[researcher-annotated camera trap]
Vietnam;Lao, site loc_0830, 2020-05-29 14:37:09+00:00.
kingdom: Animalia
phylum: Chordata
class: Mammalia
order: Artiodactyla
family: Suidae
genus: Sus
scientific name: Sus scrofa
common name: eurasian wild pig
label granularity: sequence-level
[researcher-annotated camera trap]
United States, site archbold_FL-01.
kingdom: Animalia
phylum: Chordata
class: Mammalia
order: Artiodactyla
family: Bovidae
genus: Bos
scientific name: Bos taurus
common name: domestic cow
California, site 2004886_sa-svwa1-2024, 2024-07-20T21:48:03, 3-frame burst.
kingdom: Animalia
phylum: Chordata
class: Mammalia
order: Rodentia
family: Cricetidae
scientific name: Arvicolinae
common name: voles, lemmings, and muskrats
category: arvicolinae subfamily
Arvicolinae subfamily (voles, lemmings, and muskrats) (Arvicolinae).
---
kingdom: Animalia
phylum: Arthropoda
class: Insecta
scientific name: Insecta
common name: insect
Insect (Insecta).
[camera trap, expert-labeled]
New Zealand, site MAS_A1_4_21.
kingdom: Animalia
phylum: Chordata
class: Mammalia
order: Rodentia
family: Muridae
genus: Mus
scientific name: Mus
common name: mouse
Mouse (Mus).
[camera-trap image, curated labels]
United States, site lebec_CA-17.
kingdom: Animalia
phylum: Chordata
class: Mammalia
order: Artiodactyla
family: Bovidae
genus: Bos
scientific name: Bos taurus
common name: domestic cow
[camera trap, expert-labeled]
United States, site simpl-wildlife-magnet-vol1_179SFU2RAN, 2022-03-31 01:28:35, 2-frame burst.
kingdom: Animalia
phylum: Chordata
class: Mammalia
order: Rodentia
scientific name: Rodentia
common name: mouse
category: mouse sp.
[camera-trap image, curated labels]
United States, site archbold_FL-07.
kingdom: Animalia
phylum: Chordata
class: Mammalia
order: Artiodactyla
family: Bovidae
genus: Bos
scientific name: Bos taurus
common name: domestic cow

Work order: Beginning with the line that has "scientific name: Rodentia", set down every line of the entries above through the final one, unchanged.

Task output:
scientific name: Rodentia
common name: mouse
category: mouse sp.
[camera-trap image, curated labels]
United States, site archbold_FL-07.
kingdom: Animalia
phylum: Chordata
class: Mammalia
order: Artiodactyla
family: Bovidae
genus: Bos
scientific name: Bos taurus
common name: domestic cow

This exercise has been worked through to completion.